How do the lines below between the ones holding "this 845×633 image." and "this 608×342 image.", inclusive, read? Give them again exactly, with no other lines.

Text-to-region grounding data
──────
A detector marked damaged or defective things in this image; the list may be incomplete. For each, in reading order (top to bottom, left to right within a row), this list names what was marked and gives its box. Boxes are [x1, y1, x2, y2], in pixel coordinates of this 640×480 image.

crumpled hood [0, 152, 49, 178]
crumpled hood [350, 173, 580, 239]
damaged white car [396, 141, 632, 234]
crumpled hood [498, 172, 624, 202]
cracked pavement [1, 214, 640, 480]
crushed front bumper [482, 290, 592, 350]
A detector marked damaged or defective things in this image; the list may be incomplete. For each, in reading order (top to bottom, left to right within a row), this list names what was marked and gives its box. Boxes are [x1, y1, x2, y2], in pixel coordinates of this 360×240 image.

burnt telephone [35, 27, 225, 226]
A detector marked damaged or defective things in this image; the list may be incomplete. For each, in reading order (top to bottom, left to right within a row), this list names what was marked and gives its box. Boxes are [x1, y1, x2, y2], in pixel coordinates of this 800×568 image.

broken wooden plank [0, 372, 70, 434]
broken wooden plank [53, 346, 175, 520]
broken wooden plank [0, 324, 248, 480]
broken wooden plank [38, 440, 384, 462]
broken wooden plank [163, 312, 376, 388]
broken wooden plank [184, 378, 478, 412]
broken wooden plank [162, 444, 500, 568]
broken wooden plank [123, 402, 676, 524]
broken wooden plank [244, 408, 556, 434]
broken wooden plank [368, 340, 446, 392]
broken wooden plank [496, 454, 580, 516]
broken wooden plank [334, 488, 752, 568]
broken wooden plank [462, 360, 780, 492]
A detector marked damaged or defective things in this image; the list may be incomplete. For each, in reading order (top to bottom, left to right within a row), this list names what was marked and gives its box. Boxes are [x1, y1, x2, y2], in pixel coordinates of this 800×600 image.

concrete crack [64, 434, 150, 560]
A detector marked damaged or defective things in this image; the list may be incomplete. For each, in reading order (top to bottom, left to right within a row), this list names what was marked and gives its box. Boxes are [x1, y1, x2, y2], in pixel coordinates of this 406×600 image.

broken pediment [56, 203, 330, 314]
──────
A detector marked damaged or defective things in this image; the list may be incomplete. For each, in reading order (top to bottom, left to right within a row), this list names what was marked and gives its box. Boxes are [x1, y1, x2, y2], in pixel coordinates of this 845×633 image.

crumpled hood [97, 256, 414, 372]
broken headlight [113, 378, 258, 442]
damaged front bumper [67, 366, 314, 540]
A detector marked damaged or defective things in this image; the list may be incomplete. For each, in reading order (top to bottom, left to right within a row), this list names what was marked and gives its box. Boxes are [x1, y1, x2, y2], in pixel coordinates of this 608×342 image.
──────
> _Exercise response_
A detector marked damaged or defective things in this image; the list may be incomplete. For each, in reading order (top to bottom, left to right within a row), this list names what was marked and gives its box. Boxes are [x1, y1, x2, y2], in pixel coordinates of this 845×633 image.

crumpled hood [97, 256, 414, 372]
broken headlight [113, 378, 258, 442]
damaged front bumper [67, 366, 314, 540]
A detector marked damaged or defective things in this image; the list may be incomplete. For each, in reading order (top to bottom, left to right within a row), this list names what was marked and gives its box. Boxes are [x1, y1, x2, y2], in pixel coordinates of this 608×342 image.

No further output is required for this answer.